● TEXTO FORNECIDO
────────────────
Governo não dá comida a policiais militares presos, denuncia Assfapom
De acordo com Jesuino Boabaid, a medida do cerceamento do direito de ir e vir decorreu da falta do uso de um fardamento de passeio.
Da reportagem do Tudorondonia
Dirigentes da Associação de Familiares e Policiais Militares de Rondônia (Assfapom) denunciam que o Estado parou de fornecer alimentação a policiais militares que estão no curso de formação de sargentos e cumprem sanções administrativas, como prisão e detenção. A ordem teria partido do coordenador do curso, capitão PM Ramiro.
De acordo com alunos do curso que procuraram a Assfapon, a determinação do capitão Ramiro contraria a lei 2484/2011, que em seu artigo 21, inciso 4°, estipula o seguinte: “O Estado deverá fornecer a alimentação para o Militar do Estado que estiver em cumprimento de prisão administrativa”.
────────────────
● ITENS EXIBIDOS
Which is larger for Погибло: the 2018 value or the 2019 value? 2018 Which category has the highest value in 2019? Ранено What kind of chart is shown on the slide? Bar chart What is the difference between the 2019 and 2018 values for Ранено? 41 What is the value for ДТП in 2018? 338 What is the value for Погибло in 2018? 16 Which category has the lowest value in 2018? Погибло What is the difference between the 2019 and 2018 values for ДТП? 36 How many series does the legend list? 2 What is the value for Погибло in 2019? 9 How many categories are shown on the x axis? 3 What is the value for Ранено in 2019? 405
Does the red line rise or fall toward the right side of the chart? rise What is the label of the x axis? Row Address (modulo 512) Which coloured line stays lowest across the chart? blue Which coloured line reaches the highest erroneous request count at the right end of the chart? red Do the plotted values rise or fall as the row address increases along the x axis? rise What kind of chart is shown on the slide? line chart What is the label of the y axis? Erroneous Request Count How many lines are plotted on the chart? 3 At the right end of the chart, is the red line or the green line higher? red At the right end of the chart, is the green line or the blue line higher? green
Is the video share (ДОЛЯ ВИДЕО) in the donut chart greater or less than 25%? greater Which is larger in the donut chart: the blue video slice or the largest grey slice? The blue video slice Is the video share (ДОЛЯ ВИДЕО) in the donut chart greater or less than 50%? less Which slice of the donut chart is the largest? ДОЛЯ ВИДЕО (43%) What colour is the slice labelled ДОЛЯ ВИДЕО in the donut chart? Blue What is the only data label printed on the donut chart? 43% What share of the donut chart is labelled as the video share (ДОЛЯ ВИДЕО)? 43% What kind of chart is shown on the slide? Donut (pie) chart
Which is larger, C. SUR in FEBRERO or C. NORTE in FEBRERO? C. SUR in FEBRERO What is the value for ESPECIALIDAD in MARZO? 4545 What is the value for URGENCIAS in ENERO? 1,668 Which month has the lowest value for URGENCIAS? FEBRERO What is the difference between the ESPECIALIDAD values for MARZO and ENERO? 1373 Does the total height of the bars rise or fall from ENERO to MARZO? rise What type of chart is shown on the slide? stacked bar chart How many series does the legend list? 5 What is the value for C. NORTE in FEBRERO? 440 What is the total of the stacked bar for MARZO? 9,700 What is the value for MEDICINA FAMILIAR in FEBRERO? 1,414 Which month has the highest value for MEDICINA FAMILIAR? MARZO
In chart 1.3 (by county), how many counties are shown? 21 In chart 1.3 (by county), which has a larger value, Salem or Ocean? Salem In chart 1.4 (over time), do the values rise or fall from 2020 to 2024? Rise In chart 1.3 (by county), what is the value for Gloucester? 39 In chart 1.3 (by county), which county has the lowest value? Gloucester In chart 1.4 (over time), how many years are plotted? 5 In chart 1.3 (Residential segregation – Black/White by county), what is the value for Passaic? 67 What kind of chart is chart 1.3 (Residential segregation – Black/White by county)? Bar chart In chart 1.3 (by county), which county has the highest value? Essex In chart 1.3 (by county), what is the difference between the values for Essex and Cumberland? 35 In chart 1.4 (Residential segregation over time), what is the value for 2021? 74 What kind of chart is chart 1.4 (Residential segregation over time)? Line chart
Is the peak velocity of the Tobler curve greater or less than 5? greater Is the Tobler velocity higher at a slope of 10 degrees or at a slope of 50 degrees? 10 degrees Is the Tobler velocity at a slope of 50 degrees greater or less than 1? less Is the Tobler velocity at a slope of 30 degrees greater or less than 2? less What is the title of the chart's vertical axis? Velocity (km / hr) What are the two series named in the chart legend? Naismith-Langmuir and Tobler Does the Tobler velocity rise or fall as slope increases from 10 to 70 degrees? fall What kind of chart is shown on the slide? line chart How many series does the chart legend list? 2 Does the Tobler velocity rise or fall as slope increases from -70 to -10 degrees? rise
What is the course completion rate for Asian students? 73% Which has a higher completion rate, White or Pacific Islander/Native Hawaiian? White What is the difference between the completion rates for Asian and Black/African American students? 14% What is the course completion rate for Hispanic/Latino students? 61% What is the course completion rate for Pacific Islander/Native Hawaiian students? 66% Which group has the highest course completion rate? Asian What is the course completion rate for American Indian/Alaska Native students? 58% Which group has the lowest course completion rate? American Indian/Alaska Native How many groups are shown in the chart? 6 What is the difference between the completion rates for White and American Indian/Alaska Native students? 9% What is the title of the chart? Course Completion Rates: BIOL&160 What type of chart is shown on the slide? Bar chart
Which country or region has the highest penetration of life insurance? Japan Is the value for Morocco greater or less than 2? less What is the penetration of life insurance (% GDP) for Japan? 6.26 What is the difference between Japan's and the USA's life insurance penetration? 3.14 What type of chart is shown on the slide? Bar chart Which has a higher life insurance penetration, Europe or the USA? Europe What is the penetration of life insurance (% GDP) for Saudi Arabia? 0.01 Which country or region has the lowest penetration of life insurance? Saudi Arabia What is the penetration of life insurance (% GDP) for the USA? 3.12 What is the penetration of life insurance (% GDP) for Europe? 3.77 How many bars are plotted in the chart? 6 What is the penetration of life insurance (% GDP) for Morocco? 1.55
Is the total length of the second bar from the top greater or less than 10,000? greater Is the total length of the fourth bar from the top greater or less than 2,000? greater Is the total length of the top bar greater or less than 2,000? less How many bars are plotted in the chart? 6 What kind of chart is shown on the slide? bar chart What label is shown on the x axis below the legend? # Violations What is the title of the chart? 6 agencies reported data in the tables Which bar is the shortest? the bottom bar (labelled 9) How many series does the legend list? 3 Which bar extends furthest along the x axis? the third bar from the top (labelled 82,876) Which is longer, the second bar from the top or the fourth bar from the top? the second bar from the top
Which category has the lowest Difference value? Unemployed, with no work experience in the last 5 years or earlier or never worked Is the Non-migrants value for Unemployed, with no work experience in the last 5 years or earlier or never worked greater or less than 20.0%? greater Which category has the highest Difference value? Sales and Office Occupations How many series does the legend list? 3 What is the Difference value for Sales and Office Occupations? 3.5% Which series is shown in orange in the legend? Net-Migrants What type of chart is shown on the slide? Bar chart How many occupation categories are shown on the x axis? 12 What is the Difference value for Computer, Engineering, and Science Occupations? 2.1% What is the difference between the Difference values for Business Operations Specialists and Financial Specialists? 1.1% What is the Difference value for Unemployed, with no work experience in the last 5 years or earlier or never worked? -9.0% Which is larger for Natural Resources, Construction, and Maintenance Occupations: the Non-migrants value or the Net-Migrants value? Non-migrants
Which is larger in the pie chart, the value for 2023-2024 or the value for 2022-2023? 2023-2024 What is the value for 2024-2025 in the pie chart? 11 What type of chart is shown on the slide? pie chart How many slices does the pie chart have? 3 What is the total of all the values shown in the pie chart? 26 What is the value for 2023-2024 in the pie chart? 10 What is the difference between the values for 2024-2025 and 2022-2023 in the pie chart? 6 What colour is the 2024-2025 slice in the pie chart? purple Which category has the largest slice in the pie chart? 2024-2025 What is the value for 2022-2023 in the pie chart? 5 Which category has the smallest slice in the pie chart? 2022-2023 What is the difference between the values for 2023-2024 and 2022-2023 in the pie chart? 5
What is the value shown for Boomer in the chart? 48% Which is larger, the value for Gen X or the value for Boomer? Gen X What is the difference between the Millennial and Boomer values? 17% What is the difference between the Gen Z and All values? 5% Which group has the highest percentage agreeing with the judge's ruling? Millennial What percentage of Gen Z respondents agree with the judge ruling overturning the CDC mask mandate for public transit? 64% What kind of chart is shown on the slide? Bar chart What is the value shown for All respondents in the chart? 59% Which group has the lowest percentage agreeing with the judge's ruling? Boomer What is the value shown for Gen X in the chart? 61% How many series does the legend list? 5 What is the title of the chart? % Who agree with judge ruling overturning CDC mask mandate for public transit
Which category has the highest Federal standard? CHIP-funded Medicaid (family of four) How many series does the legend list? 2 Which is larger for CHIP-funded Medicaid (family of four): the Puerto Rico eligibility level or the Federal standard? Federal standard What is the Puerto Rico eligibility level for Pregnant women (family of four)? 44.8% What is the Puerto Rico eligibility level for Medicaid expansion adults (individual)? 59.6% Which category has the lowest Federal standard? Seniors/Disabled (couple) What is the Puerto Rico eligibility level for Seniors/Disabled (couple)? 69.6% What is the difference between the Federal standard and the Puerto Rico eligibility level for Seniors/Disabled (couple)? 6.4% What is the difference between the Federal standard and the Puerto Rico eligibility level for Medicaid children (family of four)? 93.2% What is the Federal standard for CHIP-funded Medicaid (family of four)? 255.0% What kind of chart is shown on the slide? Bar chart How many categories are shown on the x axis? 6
────────────────
● ORDEM DE SERVIÇO 1
Diga se cada afirmação abaixo está de acordo com a notícia sobre a alimentação de policiais militares presos, respondendo sim ou não e citando literalmente as palavras da notícia que decidem a questão. (a) A ordem de suspender a alimentação teria partido do coordenador do curso. (b) A lei mencionada obriga o Estado a fornecer alimentação ao militar em cumprimento de prisão administrativa. (c) Os policiais afetados estão no curso de formação de oficiais.
● ORDEM DE SERVIÇO 2
Por favor, dê continuidade à notícia sobre a alimentação de policiais militares presos a partir do ponto em que ela termina.

● RESPOSTA FINAL 1
(a) Sim: "A ordem teria partido do coordenador do curso, capitão PM Ramiro."
(b) Sim: "O Estado deverá fornecer a alimentação para o Militar do Estado que estiver em cumprimento de prisão administrativa"
(c) Não: "estão no curso de formação de sargentos"

● RESPOSTA FINAL 2
Diante da denúncia, o presidente da associação, Jesuíno Boabaid, compareceu à diretoria de ensino da PM acompanhado da assessoria jurídica, e depois disse ter constatado a veracidade da denúncia. Jesuíno solicitou que fosse ajuizado um pedido de habeas corpus em favor dos policiais detidos, para que a lei seja cumprida.
De acordo com Jesuino Boabaid, a medida do cerceamento do direito de ir e vir decorreu da falta do uso de um fardamento de passeio. Os policiais teriam alegado ao presidente da Assfapom que ainda não receberam os valores da bolsa formação, por isso não haviam comprado o material solicitado.
Ainda de acordo com o Jesuíno, a associação continuará entrando com pedidos na Justiça para requerer que o Estado cumpra com que foi acordado, aprovado e sancionado. Segundo ele, caso não haja solução do problema, a Assfapom entrará com uma ação indenizatória contra o governo de Rondônia, em favor dos associados que se sentirem lesados.